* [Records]
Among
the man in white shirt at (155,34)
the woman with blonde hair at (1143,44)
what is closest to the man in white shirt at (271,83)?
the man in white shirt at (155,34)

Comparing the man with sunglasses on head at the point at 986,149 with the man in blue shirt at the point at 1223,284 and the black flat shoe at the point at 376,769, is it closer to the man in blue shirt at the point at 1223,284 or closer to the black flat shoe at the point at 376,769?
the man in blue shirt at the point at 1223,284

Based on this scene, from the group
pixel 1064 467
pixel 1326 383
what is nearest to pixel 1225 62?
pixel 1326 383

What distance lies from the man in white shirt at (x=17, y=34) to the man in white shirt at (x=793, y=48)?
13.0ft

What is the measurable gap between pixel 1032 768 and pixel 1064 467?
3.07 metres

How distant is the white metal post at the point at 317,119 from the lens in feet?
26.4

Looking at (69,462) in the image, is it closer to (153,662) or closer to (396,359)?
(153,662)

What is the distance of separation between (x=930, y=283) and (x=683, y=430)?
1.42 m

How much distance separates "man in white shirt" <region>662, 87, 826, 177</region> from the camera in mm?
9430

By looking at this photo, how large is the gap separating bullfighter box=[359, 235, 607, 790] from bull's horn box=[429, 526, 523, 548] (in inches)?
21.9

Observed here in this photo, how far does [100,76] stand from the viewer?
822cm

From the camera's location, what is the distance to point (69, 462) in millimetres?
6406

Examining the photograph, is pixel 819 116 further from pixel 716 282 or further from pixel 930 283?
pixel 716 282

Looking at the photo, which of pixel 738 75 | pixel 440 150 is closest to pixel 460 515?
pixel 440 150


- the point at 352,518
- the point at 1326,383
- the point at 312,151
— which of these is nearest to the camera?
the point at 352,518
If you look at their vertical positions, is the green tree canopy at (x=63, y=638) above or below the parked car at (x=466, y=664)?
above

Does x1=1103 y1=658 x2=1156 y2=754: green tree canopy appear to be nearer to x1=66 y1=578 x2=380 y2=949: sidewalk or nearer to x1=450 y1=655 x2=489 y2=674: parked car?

--

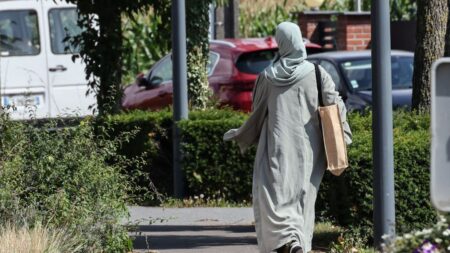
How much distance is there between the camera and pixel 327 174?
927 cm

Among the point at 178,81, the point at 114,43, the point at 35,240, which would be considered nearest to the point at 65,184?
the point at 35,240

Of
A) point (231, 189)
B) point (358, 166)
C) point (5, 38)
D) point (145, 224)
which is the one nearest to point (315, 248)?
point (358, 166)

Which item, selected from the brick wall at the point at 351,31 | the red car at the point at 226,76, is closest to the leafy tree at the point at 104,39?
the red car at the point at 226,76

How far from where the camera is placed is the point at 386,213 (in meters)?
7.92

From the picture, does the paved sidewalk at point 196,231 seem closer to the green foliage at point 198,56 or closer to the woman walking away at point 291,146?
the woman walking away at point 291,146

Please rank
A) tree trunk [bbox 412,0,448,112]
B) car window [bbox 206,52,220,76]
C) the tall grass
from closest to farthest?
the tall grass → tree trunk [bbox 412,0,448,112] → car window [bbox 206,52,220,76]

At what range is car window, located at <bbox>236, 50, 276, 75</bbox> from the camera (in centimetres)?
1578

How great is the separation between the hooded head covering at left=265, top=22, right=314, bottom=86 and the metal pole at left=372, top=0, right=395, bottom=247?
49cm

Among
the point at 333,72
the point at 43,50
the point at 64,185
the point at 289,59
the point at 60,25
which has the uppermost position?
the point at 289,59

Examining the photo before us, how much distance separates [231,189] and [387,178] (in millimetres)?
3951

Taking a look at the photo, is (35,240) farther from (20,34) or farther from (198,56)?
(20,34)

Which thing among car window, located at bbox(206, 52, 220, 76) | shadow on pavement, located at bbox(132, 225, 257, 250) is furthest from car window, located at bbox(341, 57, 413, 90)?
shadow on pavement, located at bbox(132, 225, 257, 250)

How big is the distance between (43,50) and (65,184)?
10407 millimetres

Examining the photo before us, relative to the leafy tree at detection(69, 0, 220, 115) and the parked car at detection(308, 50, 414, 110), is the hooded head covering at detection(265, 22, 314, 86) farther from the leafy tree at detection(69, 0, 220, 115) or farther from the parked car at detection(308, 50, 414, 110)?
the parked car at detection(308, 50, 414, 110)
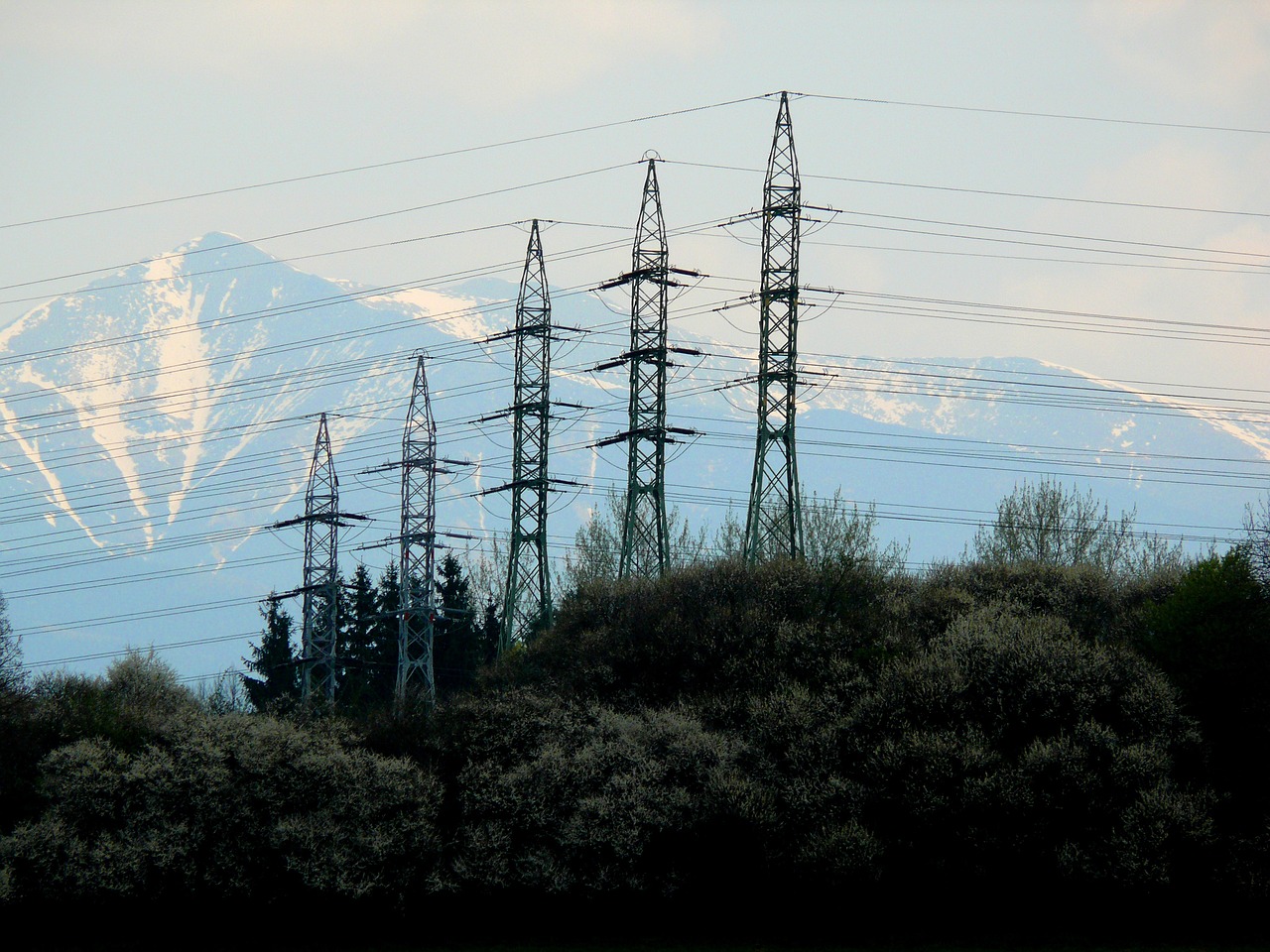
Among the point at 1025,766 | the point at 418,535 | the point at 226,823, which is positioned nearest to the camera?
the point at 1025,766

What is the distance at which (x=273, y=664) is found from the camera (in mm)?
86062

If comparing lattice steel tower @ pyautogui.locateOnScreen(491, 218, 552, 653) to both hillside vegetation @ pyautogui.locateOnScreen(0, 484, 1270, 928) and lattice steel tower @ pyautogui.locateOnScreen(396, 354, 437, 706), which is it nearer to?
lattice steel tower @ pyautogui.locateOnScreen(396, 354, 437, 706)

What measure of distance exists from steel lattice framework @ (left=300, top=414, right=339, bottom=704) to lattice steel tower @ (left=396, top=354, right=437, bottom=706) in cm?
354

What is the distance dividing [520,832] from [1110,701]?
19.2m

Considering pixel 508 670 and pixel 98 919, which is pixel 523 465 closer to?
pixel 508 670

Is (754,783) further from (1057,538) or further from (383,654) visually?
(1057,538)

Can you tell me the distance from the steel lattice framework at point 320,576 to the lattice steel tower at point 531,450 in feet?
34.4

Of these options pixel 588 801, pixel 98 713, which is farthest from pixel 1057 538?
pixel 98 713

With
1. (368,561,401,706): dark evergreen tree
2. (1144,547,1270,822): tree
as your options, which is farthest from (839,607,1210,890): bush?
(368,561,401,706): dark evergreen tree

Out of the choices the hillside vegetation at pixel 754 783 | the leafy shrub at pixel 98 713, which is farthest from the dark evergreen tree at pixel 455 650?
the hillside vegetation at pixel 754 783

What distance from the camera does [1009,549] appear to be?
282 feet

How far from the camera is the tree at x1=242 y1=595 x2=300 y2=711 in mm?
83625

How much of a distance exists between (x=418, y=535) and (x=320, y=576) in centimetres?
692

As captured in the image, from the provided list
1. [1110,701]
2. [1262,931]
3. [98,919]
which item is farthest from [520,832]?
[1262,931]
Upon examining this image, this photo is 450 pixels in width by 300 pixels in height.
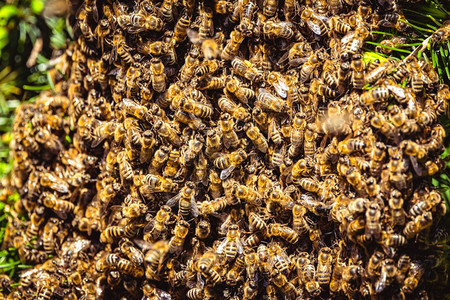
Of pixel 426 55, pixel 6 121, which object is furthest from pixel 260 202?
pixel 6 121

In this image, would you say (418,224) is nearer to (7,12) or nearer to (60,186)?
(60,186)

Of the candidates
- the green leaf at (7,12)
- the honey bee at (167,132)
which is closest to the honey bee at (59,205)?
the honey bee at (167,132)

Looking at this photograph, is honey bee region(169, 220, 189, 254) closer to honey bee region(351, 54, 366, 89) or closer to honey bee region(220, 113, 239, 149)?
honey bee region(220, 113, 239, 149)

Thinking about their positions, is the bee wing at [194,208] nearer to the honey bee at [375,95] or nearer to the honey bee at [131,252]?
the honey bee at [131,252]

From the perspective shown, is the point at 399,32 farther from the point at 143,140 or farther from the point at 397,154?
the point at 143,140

* * *

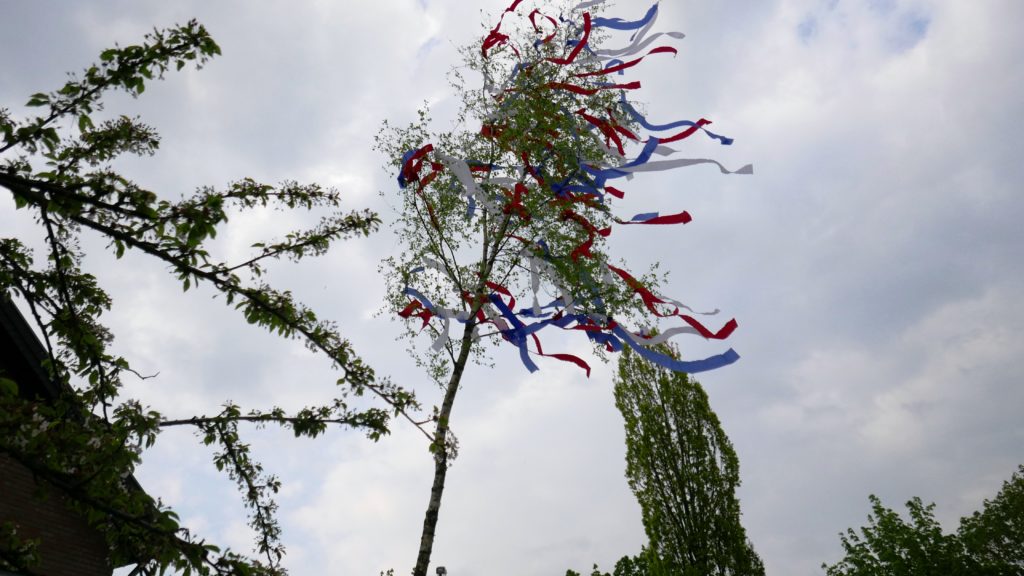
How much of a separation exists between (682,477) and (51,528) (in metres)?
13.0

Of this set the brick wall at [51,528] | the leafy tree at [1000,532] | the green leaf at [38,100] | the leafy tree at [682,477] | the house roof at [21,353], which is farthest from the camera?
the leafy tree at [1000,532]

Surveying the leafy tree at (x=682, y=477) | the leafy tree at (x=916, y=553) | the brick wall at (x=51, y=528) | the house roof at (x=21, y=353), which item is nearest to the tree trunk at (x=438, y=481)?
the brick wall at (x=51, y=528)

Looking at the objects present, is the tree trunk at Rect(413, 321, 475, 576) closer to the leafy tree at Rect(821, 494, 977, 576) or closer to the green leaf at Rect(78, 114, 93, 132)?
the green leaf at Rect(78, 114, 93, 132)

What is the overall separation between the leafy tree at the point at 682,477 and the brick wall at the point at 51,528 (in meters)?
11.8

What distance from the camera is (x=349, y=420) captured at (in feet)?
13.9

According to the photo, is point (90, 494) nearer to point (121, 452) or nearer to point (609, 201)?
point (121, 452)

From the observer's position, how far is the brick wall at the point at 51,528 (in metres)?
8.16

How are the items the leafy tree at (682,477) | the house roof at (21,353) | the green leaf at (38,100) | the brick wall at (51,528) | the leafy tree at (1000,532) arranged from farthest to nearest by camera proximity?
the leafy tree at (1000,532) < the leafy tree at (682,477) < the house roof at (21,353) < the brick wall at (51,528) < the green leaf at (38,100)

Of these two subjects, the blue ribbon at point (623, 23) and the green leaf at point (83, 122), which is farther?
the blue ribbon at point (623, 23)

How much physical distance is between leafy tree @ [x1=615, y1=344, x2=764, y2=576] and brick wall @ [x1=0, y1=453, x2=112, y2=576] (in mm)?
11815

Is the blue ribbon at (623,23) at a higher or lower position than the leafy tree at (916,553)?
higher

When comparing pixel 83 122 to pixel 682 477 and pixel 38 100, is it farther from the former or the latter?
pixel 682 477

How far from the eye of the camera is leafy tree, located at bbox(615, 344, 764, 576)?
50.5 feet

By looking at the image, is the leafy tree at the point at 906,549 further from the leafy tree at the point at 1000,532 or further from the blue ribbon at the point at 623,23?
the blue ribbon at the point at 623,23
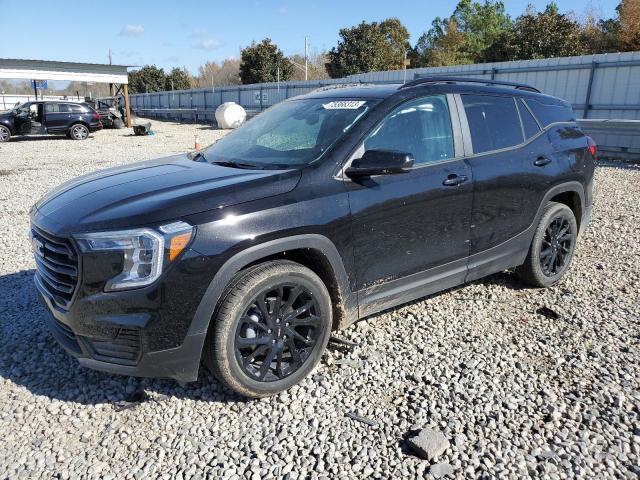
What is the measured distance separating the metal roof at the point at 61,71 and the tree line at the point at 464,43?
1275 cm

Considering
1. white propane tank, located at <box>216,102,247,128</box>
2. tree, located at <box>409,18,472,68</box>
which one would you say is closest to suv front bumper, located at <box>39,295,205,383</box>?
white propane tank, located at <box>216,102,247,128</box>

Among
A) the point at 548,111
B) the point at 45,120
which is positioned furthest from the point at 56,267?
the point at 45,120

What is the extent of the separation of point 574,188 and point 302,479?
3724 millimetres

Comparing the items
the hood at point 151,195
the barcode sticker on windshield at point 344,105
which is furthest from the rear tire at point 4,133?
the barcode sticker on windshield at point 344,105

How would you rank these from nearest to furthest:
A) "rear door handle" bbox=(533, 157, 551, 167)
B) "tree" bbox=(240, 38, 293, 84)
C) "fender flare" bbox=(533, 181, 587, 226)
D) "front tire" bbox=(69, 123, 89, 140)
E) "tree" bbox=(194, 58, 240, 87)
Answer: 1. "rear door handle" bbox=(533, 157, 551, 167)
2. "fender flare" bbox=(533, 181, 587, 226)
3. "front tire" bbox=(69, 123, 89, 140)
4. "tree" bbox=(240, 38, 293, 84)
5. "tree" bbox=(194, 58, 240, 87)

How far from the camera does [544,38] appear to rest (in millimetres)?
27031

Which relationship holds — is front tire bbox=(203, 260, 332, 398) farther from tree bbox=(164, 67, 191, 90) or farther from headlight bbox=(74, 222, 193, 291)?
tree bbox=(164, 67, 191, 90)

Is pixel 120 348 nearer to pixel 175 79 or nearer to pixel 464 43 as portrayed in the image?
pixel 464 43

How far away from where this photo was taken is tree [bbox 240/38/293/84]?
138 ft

* [THE EXERCISE]
Locate every line in the records that contains the word "tower" with matching case, and copy each of those lines.

* [REPLY]
If comparing lattice steel tower @ pyautogui.locateOnScreen(491, 218, 552, 653) to both hillside vegetation @ pyautogui.locateOnScreen(0, 484, 1270, 928) and lattice steel tower @ pyautogui.locateOnScreen(396, 354, 437, 706), which is it nearer to?
lattice steel tower @ pyautogui.locateOnScreen(396, 354, 437, 706)
What measure of distance exists from steel lattice framework @ (left=300, top=414, right=339, bottom=704) to lattice steel tower @ (left=396, top=354, right=437, bottom=706) in cm?
Can you tell me the distance from the steel lattice framework at point 320,576 to the lattice steel tower at point 531,450 in feet?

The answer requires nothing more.